A toddler on the pediatric unit is required to have temporary dietary restrictions after colorectal surgery. What is the best way for the nurse to promote adherence to the restrictions? 1 By limiting restrictions to nonessential foods 2 By handling dietary changes in a matter-of-fact way 3 By having the dietitian explain the restrictions to the parents 4 By arranging to have an adult other than a parent stay at mealtime

by handling dietary changes in a matter of fact way Toddlers are ritualistic and do not tolerate change well; any change in diet should be done matter-of-factly. Because of their characteristic struggle for autonomy, toddlers should not be forced to eat. Limited restrictions on nonessential foods are not always possible. Although the parents should consult with the dietitian, this will not affect the toddler's response to the dietary restrictions. The toddler is still dependent on the parents and therefore will respond better to them than to a stranger.

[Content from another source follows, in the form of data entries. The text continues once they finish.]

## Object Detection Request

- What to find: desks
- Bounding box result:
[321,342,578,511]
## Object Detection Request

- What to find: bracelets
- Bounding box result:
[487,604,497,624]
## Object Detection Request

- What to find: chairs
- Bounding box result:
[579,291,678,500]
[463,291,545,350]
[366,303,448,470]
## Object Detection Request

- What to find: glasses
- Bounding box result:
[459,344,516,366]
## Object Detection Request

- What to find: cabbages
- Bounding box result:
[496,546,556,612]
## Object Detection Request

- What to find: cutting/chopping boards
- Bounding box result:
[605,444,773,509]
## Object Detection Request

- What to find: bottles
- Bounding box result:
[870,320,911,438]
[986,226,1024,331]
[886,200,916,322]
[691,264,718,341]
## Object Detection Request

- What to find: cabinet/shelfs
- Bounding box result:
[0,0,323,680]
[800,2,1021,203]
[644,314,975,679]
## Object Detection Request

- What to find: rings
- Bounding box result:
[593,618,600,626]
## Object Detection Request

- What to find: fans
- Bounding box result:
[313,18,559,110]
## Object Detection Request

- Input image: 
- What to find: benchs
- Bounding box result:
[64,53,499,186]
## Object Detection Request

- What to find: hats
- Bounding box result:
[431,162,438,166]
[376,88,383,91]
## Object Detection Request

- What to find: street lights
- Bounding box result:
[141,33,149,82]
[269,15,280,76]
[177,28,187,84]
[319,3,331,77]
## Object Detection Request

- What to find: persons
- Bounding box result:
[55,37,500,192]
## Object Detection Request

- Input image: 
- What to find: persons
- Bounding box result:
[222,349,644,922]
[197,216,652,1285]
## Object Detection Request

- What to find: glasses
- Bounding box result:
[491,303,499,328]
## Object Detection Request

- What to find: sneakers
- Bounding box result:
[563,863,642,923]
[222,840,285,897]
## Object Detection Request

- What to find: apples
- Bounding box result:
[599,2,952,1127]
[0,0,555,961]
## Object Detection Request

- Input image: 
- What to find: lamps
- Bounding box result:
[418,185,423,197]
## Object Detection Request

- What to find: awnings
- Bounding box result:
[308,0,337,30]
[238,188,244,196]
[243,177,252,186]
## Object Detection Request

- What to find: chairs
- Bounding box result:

Health promotion efforts within the health care system should include efforts related to secondary prevention. Which activities reflect secondary prevention interventions in relation to health promotion? Select all that apply. 1 Encouraging regular dental checkups 2 Facilitating smoking cessation programs 3 Administering influenza vaccines to older adults 4 Teaching the procedure for breast self-examination 5 Referring clients with a chronic illness to a support group

encouraging regular dental check ups teaching the procedure for breast self-examination Encouraging regular dental checkups is a secondary prevention activity because it emphasizes early detection of health problems, such as dental caries and gingivitis. Teaching the procedure for breast self-examination is a secondary prevention activity because it emphasizes early detection of problems of the breast, such as cancer. Facilitating smoking cessation programs is a primary prevention activity because it emphasizes health protection against heart and respiratory diseases. Administering influenza vaccines to older adults is a primary prevention activity because it emphasizes health protection against influenza. Referring clients with a chronic illness to a support group is a tertiary prevention activity because it emphasizes care that is provided after illness already exists.

A dehydrated infant with a several-day history of vomiting is admitted to the pediatric unit with the diagnosis of gastroenteritis. The nurse plans to monitor the infant's response to parenteral therapy. What is the best indicator of rehydration? 1 Increased weight 2 The number of wet diapers 3 Decreased central venous pressure 4 The record of higher intake than output

increased weight An increase in body weight is the most reliable and objective indicator for assessment of rehydration; 1 L of fluid is equal to approximately 2.2 lb. Counting the number of wet diapers and weighing wet diapers are not accurate measures of the effectiveness of rehydration therapy; they provide an approximate measure of output. With rehydration the central venous pressure will increase as the hypovolemia is corrected; direct central venous pressure monitoring is too invasive an intervention for this infant. Although intake and output should be measured, this is not as reliable an indicator of hydration status as are daily weighings.